▶ [Exercise details]:
Print the records below exactly, from the line containing "(für vergleichenden Ueberblick)." down to the line containing "rozwiązanie) jest dobre.", both lines included, and omit every picture.

Stored data

##########

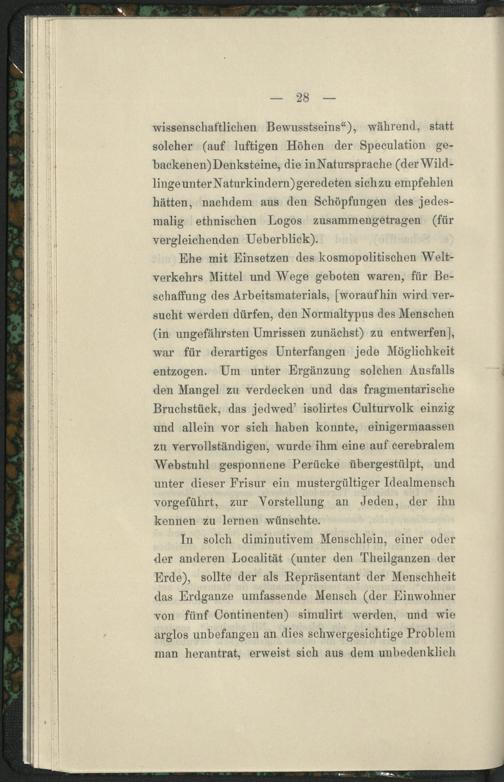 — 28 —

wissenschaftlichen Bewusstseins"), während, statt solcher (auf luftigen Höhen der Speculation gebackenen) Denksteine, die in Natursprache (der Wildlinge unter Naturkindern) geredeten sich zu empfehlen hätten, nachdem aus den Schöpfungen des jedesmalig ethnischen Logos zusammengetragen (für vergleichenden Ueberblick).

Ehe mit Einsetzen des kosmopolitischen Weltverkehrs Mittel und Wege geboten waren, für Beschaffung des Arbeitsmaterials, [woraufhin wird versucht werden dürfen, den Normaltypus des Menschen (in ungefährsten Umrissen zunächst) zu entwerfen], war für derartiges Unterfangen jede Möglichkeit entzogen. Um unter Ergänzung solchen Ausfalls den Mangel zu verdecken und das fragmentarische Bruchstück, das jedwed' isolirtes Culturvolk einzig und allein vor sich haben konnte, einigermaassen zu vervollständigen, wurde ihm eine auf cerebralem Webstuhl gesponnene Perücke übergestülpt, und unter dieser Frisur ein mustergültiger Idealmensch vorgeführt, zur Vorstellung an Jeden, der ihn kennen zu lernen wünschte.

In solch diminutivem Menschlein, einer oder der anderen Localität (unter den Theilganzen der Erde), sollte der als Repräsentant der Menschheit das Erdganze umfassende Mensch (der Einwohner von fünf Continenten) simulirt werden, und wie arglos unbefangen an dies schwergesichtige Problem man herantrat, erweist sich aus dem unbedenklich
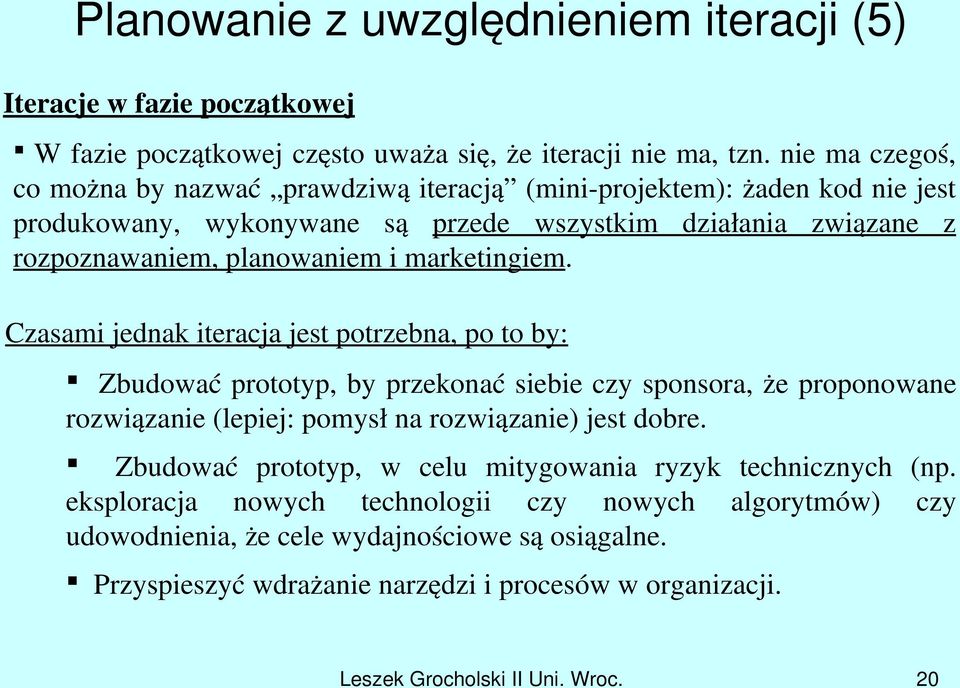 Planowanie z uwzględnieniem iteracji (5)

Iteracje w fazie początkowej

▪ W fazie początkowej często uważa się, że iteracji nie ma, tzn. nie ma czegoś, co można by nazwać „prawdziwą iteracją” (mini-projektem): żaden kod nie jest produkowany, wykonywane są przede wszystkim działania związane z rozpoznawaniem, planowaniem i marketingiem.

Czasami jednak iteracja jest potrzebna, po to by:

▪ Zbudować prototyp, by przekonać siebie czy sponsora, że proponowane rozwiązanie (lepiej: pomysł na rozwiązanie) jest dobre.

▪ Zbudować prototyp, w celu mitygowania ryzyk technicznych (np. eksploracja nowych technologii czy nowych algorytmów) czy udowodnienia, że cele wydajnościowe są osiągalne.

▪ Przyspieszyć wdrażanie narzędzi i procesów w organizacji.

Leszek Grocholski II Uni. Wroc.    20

##########

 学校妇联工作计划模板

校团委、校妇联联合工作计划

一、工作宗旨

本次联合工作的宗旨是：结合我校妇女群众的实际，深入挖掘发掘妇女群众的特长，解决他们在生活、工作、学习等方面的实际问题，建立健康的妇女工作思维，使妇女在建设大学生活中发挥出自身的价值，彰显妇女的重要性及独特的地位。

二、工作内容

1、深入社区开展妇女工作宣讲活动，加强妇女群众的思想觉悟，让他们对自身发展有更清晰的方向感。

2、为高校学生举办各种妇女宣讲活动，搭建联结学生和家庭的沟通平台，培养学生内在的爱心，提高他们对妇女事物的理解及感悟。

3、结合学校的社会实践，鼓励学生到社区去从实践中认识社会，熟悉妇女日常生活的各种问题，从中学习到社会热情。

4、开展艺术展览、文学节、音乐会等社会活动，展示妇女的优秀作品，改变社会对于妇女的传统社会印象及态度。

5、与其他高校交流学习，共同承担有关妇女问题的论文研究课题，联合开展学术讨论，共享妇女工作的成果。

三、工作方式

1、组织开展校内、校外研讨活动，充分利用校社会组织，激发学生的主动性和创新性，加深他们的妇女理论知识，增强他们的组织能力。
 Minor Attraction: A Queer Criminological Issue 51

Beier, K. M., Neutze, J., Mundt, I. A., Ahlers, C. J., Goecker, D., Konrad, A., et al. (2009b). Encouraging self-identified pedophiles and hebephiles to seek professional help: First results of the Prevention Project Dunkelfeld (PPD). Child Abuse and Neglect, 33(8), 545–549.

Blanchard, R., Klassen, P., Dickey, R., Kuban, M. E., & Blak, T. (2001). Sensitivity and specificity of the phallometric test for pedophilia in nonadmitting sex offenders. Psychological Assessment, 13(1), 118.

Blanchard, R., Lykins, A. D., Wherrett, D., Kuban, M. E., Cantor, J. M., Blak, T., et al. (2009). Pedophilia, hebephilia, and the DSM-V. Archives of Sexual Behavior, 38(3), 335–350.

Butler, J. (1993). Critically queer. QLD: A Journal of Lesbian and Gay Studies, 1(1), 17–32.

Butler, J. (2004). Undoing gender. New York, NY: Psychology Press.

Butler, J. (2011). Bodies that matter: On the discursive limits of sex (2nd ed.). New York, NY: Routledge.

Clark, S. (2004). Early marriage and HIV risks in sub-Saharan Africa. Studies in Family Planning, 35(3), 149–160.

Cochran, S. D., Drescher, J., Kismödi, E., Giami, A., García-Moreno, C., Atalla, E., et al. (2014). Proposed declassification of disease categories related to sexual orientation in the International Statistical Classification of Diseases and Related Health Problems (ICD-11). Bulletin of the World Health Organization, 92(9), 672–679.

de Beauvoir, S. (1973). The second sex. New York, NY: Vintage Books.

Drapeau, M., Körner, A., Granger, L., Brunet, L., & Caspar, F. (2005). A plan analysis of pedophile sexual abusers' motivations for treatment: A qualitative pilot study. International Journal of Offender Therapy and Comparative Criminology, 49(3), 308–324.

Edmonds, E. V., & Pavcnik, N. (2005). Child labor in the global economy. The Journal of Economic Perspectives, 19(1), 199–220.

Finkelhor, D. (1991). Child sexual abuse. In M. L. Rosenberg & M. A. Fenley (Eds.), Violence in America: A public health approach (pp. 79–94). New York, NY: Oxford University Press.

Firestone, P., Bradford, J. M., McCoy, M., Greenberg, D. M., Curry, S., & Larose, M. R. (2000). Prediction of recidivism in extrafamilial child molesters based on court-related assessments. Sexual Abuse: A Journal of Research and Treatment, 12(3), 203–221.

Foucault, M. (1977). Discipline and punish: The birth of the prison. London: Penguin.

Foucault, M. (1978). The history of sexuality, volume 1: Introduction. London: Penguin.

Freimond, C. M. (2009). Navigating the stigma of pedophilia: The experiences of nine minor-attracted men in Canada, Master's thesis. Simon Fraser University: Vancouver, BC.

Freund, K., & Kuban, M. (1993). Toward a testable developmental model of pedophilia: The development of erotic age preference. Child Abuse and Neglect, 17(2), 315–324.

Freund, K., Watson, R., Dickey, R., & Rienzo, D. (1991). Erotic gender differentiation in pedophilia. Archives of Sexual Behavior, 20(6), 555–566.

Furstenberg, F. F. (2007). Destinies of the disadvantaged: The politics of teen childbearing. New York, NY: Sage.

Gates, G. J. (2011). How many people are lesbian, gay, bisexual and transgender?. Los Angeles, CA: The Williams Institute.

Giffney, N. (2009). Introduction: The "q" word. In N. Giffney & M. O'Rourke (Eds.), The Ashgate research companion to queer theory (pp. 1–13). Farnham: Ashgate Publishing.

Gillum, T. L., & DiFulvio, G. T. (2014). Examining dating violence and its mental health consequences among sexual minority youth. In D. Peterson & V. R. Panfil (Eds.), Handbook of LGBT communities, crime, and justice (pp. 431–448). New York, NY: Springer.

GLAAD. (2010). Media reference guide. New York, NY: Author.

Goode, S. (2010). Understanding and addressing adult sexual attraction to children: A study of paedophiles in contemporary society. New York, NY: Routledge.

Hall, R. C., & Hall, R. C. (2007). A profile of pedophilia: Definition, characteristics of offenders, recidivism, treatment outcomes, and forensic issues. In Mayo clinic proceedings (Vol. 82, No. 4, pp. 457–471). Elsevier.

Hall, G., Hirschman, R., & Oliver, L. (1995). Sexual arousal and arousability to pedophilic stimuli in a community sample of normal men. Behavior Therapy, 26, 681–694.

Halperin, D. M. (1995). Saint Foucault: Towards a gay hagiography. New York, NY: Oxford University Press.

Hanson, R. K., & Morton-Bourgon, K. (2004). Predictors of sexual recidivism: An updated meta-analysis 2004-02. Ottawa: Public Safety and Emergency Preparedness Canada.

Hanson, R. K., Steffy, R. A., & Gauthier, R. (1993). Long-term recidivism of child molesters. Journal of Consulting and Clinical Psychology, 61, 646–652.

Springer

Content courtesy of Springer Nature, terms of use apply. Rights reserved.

##########

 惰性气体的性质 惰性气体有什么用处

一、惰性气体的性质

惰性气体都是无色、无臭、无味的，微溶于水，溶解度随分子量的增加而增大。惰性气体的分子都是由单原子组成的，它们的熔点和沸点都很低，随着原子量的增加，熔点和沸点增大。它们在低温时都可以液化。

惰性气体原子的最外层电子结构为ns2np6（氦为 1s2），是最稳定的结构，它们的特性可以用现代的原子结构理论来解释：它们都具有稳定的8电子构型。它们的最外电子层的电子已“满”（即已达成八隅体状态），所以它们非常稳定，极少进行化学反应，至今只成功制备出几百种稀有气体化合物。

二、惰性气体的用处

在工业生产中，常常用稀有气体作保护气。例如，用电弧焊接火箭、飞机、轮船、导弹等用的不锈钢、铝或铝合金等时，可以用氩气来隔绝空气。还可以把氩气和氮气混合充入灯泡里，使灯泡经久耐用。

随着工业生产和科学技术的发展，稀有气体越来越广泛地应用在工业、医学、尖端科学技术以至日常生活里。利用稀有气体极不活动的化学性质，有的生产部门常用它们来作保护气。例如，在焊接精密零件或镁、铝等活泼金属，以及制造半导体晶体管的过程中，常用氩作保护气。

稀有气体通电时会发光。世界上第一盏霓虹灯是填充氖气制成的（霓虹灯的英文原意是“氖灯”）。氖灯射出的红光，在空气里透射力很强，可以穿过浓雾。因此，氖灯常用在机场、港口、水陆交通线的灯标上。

##########

▶ [Expected answer]:
wissenschaftlichen Bewusstseins"), während, statt solcher (auf luftigen Höhen der Speculation gebackenen) Denksteine, die in Natursprache (der Wildlinge unter Naturkindern) geredeten sich zu empfehlen hätten, nachdem aus den Schöpfungen des jedesmalig ethnischen Logos zusammengetragen (für vergleichenden Ueberblick).

Ehe mit Einsetzen des kosmopolitischen Weltverkehrs Mittel und Wege geboten waren, für Beschaffung des Arbeitsmaterials, [woraufhin wird versucht werden dürfen, den Normaltypus des Menschen (in ungefährsten Umrissen zunächst) zu entwerfen], war für derartiges Unterfangen jede Möglichkeit entzogen. Um unter Ergänzung solchen Ausfalls den Mangel zu verdecken und das fragmentarische Bruchstück, das jedwed' isolirtes Culturvolk einzig und allein vor sich haben konnte, einigermaassen zu vervollständigen, wurde ihm eine auf cerebralem Webstuhl gesponnene Perücke übergestülpt, und unter dieser Frisur ein mustergültiger Idealmensch vorgeführt, zur Vorstellung an Jeden, der ihn kennen zu lernen wünschte.

In solch diminutivem Menschlein, einer oder der anderen Localität (unter den Theilganzen der Erde), sollte der als Repräsentant der Menschheit das Erdganze umfassende Mensch (der Einwohner von fünf Continenten) simulirt werden, und wie arglos unbefangen an dies schwergesichtige Problem man herantrat, erweist sich aus dem unbedenklich
 Planowanie z uwzględnieniem iteracji (5)

Iteracje w fazie początkowej

▪ W fazie początkowej często uważa się, że iteracji nie ma, tzn. nie ma czegoś, co można by nazwać „prawdziwą iteracją” (mini-projektem): żaden kod nie jest produkowany, wykonywane są przede wszystkim działania związane z rozpoznawaniem, planowaniem i marketingiem.

Czasami jednak iteracja jest potrzebna, po to by:

▪ Zbudować prototyp, by przekonać siebie czy sponsora, że proponowane rozwiązanie (lepiej: pomysł na rozwiązanie) jest dobre.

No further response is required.